**SELECTION**
Share a memory of Notre Dame and USC? Sure thing, boss. You know, this isn’t like asking someone for a recipe or whether or not they like Dollar Shave Club. This is asking me to cut open my abdomen with a shoddily sterilized instrument, pull out a slimy filet of my soul, and then present it to everyone with minimal preparation like a last minute book report. Ok, that’s dramatic. But so are my memories of Notre Dame vs. USC…..2005.

Before this game became the Bush Push, it was New Pope. New Coach. New Era. The Notre Dame faithful were still shielding their eyes from the blinding gleam of Charlie Weis’ Super Bowl ring, and there was no reason yet for second guessing. After all, the Irish were 4-1 with three ranked-team wins under their belt.

Swirling in the fresh rapture, I called a friend of mine and fellow ND diehard and essentially told him, “we are going to this game,” and I hung up the phone. The next week of online ticket searches was mostly sticker shock. As can happen with ND, the prices were inflating rapidly with the hysteria. As can happen in your early 20’s, a ticket like that isn’t pocket change. Cue the gears of creativity in the minds of these two would-be attendees. How do I get the wife/fiancée to sign off on this?

I am sad to confess, we both took routes of deceit, blinded by the anticipation of this game. I purchased the tickets and told my wife they cost a lot less than what I paid. (Due to a marital agreement signed in the aftermath, the actual price can never be spoken/printed again). My friend decided to tell his fiancée that he was only going to South Bend to tailgate, but actually attended the game with me. Neither of us consulted each other on the strategy up front, although we did have a laugh at our own awesomeness on the drive to our own, personal ‘game of the century’.

Here the story intertwines with your own memory. You remember the game. Notre Dame comes out in green, as if we needed the extra drama. Sure, they were like an 80’s prom dress, beautiful in the moment but hideous in historical pictures. I had never seen USC in person. Sharp jerseys of their own. Colossal linemen, jacked backers, beautiful cheer squad, annoying band – as advertised. To this day, Reggie Bush was the most electric player I had seen in person.

**STORED RECORDS**
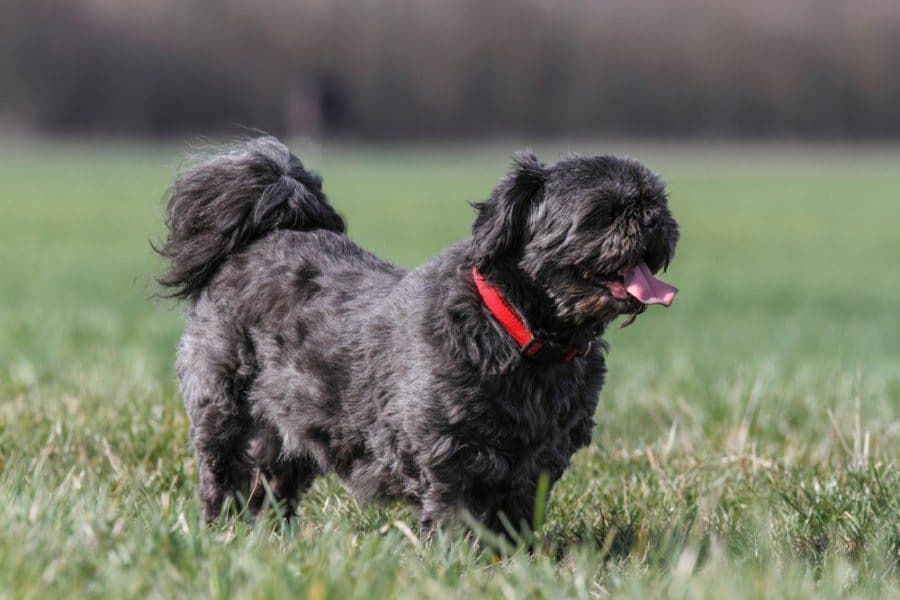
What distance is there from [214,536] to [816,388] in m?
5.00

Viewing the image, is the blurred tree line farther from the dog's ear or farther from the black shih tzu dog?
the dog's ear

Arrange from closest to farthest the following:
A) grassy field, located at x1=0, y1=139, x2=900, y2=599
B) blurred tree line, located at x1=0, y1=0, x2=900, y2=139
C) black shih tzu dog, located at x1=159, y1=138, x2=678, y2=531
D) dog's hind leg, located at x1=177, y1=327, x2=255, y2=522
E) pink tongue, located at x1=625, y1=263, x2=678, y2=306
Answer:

**SET OF TASKS**
**A)** Extract every line of the records that contains the word "blurred".
**B)** Extend the recollection of the 2005 Notre Dame vs. USC game, picking up right after its last sentence.

**RESPONSES IN ORDER**
**A)**
Viewing the image, is the blurred tree line farther from the dog's ear or farther from the black shih tzu dog?
B) blurred tree line, located at x1=0, y1=0, x2=900, y2=139

**B)**
The game was a complete roller coaster of emotion, deafening noise shot up into the dark October night from a place people thought was loud - until they heard it actually get loud. The experience in the stadium was wrapped in much more confusion than a TV viewer would recall. Uncertainty sprang from the loud noise, controversial calls, seeing the students run on the field and then run off. I have more memory of not knowing what exactly happened when the clock struck zero than I do of feeling defeated. The mood carried out to the cars among fans of ND and USC alike. The noise evaporated. Both sides were speechless. Shock. Confusion. Finality. The feeling that you were inches from the greatest thing that could ever have happened, but also miles from it.

After the game, we were catching a ride back to our own car and our phones start going off. Buddies back home we figured, wanting to know what it was like to see it live. Nope. Wife. Fiancée. Wife AND fiancée. They were together. Two women, each told a different lie by their beloved, were together. One can only imagine how that conversation went. “I can’t believe those tickets were $x, thank God they didn’t go to the game.” “And I can’t believe they got tickets for the low-low price of $x” “What…what?” “WHAT?!”

We were found out, tried, convicted, and sentenced together in a matter of seconds. We still had two hours to drive home. We would’ve taken 30 feet down death row to the chair. My last memory of that night was stopping for a ceremonial last meal. Sitting quietly in a small town McDonalds with my buddy, mashing cheeseburgers and pondering not only what will happen to Notre Dame football after a game like that, but also what the world will be like without either one of us in it. We laughed and shook our heads like only dead men can do.

We both received our punishments, but happy to report we are still married to those women, with children, and still keeping the Irish faith. I can’t help but think that night that we shared a bit of similarity with ND. Save for 2012, it represented the closest they had come to realizing the dream. But they had to play out of their minds to show it, suspending reality for a moment. I regret suspending the truth to get there, but I am glad I saw that moment in Notre Dame’s football history.